As another spring drags on for Prairie farmers, hot days always seeming followed by days of cloud and rain there is a bit of good news for farmers.
"The USDA reduced the estimates for new crop US wheat production but left the world output about unchanged. They forecast a slightly lower world wheat carryout for 2014/15, while they also increased the feed grains carryout to 210.5m tonnes from 203.8 m tonnes this year. The numbers were seen as neutral to bearish," reports agadvance.com.
Following the record crops grown on the Canadian Prairies there had to be at least some concerns agricultural commodities could have taken a serious decline in terms of price based on world grain stocks.
Of course it may be a case where grain stocks, especially world production to use ratios, and expected crop carry-out from one year to the next are no longer the important market signals they once were.
There are trends at play which are changing the perspective of grain production in terms of price influences.
Today more countries are capable of producing grain beyond domestic use levels, which means excess, especially in good production years, hits the export market.
The world now has more sources for food grains, which means a weather pressure in major exporting countries such as Australia, the United States, or Canada, is seen as having a less dramatic impact on supplies.
The greater diversity within countries exporting also means stocks can grow tighter because the lag until the next harvest somewhere is now shorter.

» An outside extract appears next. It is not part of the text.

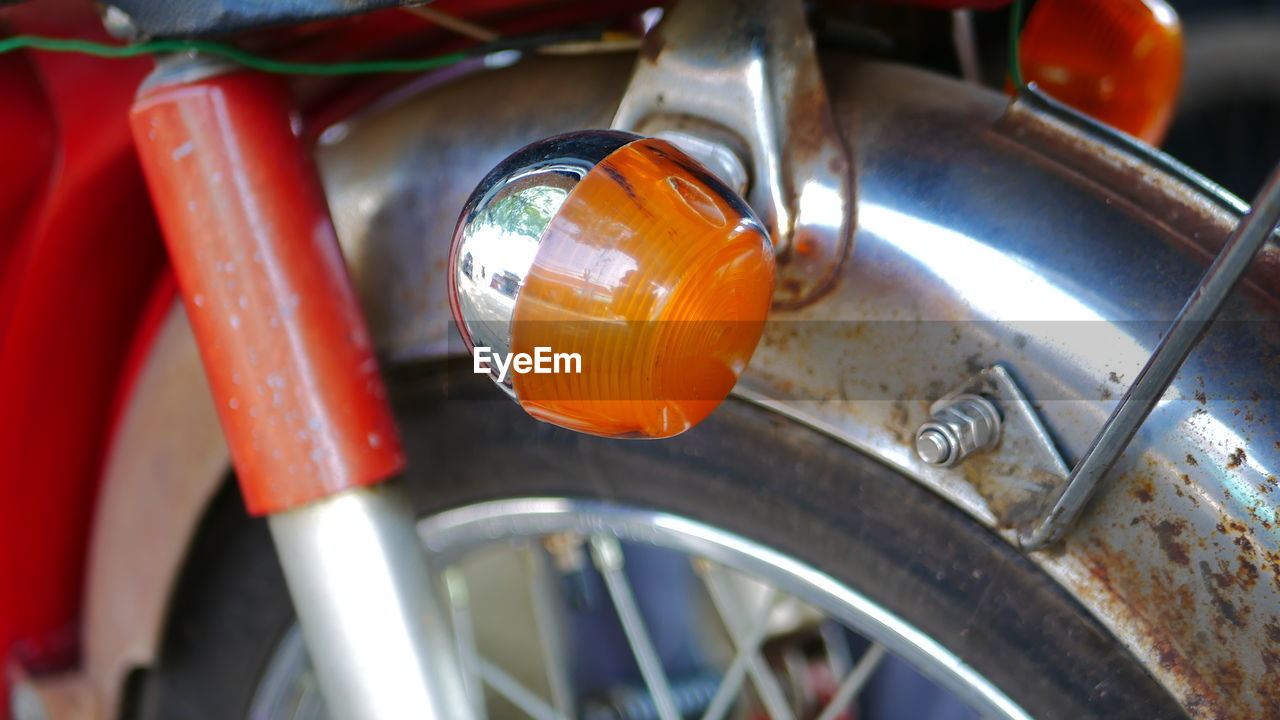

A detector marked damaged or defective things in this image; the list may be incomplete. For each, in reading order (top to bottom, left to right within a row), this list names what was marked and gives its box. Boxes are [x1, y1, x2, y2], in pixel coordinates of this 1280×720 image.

rusty metal surface [309, 53, 1280, 712]
rust spot [1223, 445, 1244, 468]
rust spot [1157, 517, 1192, 563]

Some country which will be able to supply a market somewhere in the world will grow a crop, or at least that is increasingly the view.
The same vision means carry-out stocks can become tighter, because, again, some country will be harvesting soon enough to alleviate the tightness in stocks.
In terms of world food security the diversity in production is a good thing.
And there is potential for that diversity to grow, although it will take a different political approach on a very broad scale to happen.
There is little doubt many countries in Eastern Europe could produce more grain given the infrastructure and resources to do so.
One can only imagine what Canadian farm practices would do if they were possible to transfer to Ukraine, Poland and other countries in that region.
Many African countries are even further behind Canada in terms of not just in-field technology, but more importantly in a system to move and protect grains from being lost after harvest. If technology could successfully be transferred to many African countries world grain production could be greatly improved.
We often wonder how Canadian farmers can continue to grow production to feed a growing world population, but the answer to those needs long term lie in stabilizing our world and spreading the tech we enjoy among others.
In the short term indicators are relatively good for prices.
But the indicators behind the good news and the needs of our future are more important to consider.